Notre héros part pour Chicago voir si l’herbe y est plus verte. Cette ville est à l’époque le haut-lieu de la lutte ouvrière. Il y rencontre les leaders socialistes et anarchistes, notamment l’anarchiste Louis Lingg dont la personnalité le fascine, mais aussi l’amour. On assiste à la torture que peut infliger le puritanisme à des jeunes gens en pleine santé. La morale étouffante, les bonnes mœurs et le statut de la femme, tout y est. Au moins sur le plan des moeurs on a un peu évolué… enfin tant que les moralistes de tout poil ne montrent rien d’autre que le bout de leur nez !

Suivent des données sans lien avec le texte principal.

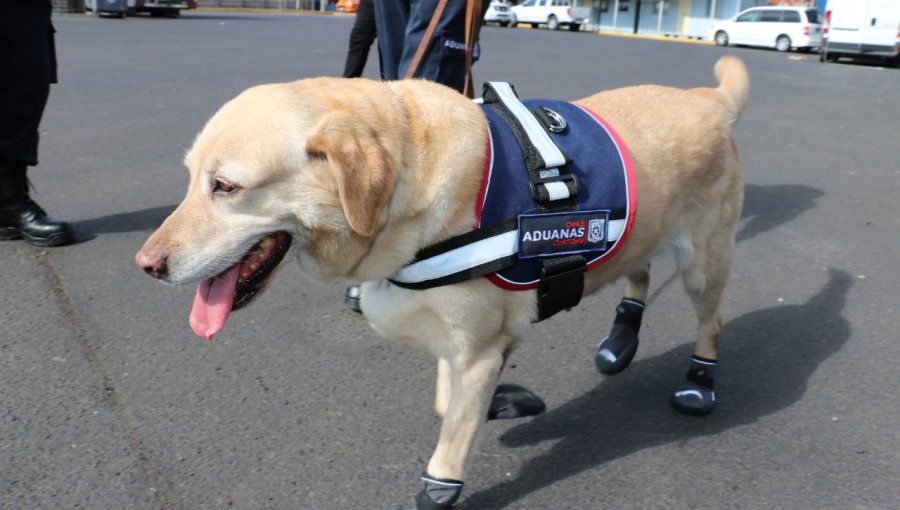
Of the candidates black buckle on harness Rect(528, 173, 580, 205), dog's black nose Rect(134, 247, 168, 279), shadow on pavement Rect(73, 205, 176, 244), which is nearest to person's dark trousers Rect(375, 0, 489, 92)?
black buckle on harness Rect(528, 173, 580, 205)

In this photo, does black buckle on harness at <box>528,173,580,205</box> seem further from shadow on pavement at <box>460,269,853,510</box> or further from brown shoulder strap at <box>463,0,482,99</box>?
brown shoulder strap at <box>463,0,482,99</box>

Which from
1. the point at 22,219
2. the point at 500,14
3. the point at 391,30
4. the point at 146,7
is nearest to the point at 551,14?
the point at 500,14

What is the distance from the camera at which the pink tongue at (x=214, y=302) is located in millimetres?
2320

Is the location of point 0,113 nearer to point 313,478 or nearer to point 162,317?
point 162,317

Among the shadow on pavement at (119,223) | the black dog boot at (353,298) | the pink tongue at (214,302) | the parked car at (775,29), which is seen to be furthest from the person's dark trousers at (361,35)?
the parked car at (775,29)

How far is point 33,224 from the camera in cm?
462

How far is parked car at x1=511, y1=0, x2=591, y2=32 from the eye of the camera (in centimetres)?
3878

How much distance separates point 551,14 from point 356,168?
39.2 m

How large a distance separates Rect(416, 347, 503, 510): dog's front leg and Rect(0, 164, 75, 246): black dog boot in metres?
3.20

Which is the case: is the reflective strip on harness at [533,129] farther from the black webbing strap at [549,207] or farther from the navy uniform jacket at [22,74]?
the navy uniform jacket at [22,74]

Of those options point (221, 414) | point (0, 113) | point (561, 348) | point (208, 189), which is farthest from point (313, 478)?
point (0, 113)

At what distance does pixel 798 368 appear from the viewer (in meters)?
3.67

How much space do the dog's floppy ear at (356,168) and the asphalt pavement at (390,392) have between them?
1.05 m

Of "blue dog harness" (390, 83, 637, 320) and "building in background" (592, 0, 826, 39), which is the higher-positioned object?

C’est effarant de constater qu’entre cette fin de XIX ème siècle et notre début de XXI ème  rien n’a profondément changé : l’argent est toujours roi. Les spéculateurs, les patrons s’en mettent plein les poches, contrôlent les médias et répriment violemment ceux qui se révoltent : ils ont la justice, la police avec eux, ils ont le pouvoir. Bien sûr, on peut toujours se demander si la fin justifie les moyens mais l’analyse politique est surprenante d’actualité.

Frank Harris raconte également la parodie de procès qui eut lieu avec une campagne de presse immonde, des jurés sous influence, une sentence donnée pour l’exemple qui aboutit à la mort de cinq innocents…

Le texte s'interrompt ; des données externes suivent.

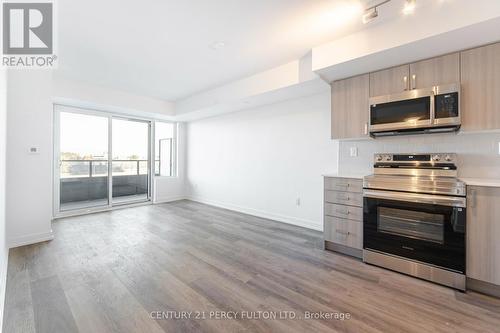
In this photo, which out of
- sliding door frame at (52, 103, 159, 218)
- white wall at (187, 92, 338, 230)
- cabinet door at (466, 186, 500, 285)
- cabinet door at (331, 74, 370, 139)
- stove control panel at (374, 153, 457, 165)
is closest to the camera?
cabinet door at (466, 186, 500, 285)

Un document sur une époque, un texte terriblement actuel : un roman passionnant !

Raccoon

 

2 Comments

  1. Paotrsaout

    Un très intéressant éclairage historique et social, sur les crapuleries ou un certain engagement politique par exemple, en effet. A titre personnel, j’étais un peu resté sur ma faim quant à l’écriture, d’une sobriété euh journalistique.
    Permets-moi d’ajouter, Racoon, que ce bouquin en tout cas m’a fait retrouver une ancienne lecture, Go by Go de Jon A. Jackson (Série Noire Gallimard), bon aperçu de conditions ouvrières américaines et librement inspiré du passé de Dashiell Hammett, employé par la Pinkerton pour briser une grève d’ouvriers en 1917. Il a démissionné et la littérature hard boiled s’en est très bien portée.

    • Raccoon

      Je note pour le bouquin, je ne connais pas Go by go mais j’ai bien envie de remédier à ça rapidement. Merci.